- The exercise -
Copy every line of the data below word for word, leaving nothing out.

- Materials provided -
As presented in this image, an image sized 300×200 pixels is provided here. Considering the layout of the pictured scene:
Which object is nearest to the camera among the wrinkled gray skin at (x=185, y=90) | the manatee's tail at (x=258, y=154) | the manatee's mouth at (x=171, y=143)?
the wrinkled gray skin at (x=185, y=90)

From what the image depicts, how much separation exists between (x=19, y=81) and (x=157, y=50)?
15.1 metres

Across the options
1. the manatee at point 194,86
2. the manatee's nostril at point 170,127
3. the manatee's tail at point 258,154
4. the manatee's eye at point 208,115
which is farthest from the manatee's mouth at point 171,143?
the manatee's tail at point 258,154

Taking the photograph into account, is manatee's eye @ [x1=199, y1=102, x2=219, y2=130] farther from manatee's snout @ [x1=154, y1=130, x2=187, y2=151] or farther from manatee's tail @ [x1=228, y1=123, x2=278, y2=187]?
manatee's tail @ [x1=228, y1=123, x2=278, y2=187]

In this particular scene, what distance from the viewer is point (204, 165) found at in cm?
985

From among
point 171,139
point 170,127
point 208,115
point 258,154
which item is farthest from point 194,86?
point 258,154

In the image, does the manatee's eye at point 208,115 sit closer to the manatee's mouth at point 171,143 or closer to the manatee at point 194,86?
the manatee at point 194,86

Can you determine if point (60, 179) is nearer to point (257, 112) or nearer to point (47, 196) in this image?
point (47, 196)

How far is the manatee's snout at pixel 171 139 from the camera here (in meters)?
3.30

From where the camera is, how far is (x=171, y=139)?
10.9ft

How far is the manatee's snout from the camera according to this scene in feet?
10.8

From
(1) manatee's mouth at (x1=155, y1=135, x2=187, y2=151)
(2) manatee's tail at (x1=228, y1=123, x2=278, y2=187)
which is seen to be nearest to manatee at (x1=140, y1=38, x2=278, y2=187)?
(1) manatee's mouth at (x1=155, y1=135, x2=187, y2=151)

- Task output -
As presented in this image, an image sized 300×200 pixels is provided here. Considering the layout of the pictured scene:
Which object is nearest to the camera among the wrinkled gray skin at (x=185, y=90) | the manatee's tail at (x=258, y=154) | the manatee's mouth at (x=171, y=143)?
the wrinkled gray skin at (x=185, y=90)

From what the image depicts, how much separation exists between (x=19, y=81) and (x=157, y=50)?
15.1 metres

Across the options
1. the manatee at point 194,86
2. the manatee's nostril at point 170,127
3. the manatee's tail at point 258,154
4. the manatee's eye at point 208,115
which is farthest from the manatee's mouth at point 171,143?
the manatee's tail at point 258,154

Taking the photograph into account, is manatee's eye @ [x1=199, y1=102, x2=219, y2=130] farther from manatee's snout @ [x1=154, y1=130, x2=187, y2=151] or farther from manatee's tail @ [x1=228, y1=123, x2=278, y2=187]?
manatee's tail @ [x1=228, y1=123, x2=278, y2=187]

In this particular scene, what distance from the viewer is point (204, 165) found at in cm?
985

From among
point 171,139
point 170,127
point 208,115
point 258,154
which item is farthest from point 194,86?
point 258,154

In the image, does the manatee's eye at point 208,115 sit closer to the manatee's mouth at point 171,143 or closer to the manatee at point 194,86?
the manatee at point 194,86

Can you determine if point (60, 179) is nearer to point (257, 112) or nearer to point (47, 196) in this image?
point (47, 196)

How far is the manatee's snout at pixel 171 139 from the camera here (in meters)?
3.30

From where the camera is, how far is (x=171, y=139)?
10.9ft

How far is the manatee's snout from the camera according to this scene in feet?
10.8

From
(1) manatee's mouth at (x1=155, y1=135, x2=187, y2=151)
(2) manatee's tail at (x1=228, y1=123, x2=278, y2=187)
which is seen to be nearest to manatee at (x1=140, y1=38, x2=278, y2=187)?
(1) manatee's mouth at (x1=155, y1=135, x2=187, y2=151)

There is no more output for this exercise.